We meet 3 times during the week to discuss first of all the initial hypotheses (1st session), then take a history (by asking the tutor who has the patient data sheet) and discuss how to do the physical exam and decide on the labs to order (2nd session). In the final session, we make a diagnosis and draw up a disease mechanism flowchart, then discuss management.
Throughout the week, we have lectures on endocrinology, pharmacology, biochem etc. For example this week, we had lectures on adrenal steroids, function of glucocorticoids, steroid biosynthesis etc. We also had anatomy sessions to study the endocrine glands, and a biochem session to learn about enzyme immunoassays (for corticosteroids).
In short, the PBL approach is a program that teaches medicine on a 'need to know basis'.

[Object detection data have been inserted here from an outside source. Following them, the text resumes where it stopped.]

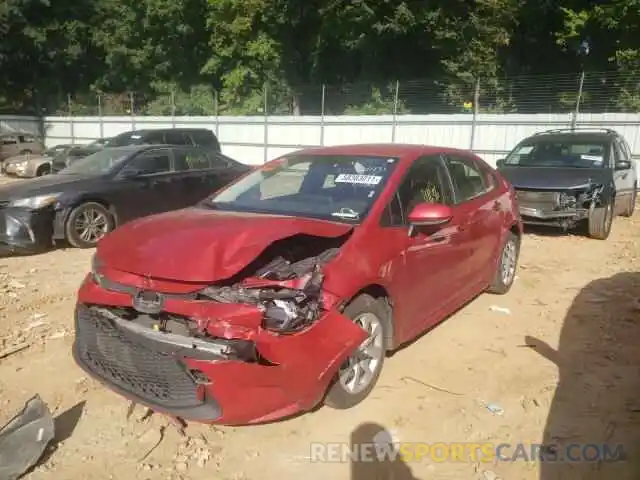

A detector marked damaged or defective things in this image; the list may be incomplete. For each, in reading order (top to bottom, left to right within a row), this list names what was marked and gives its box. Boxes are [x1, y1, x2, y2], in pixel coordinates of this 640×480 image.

crumpled hood [498, 167, 608, 189]
damaged bumper [0, 204, 53, 253]
crumpled hood [97, 209, 352, 284]
damaged bumper [70, 276, 368, 426]
front-end collision damage [74, 232, 370, 424]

We don't learn about corticosteroids just because it is there and it's important. We learn about them because we need to know them to understand the week's problem. Of course we also expand our learning, so that even if the problem of the week is specifically about glucocorticoids, we also learn about other adrenal hormones and feedback control, their pharmacology etc. There are many overlaps between the PBL cases of the week, so that important ideas are emphasised over and over again.
After 2 years and 9 blocks later (cardiovascular, respiratory, haematology, neurology etc etc), we have covered everything that would have been covered in a lecture-based course. The difference is that we have learnt them in context of patient care.
I certainly enjoy the PBL approach used in my course, and can't think of any better way to study medicine.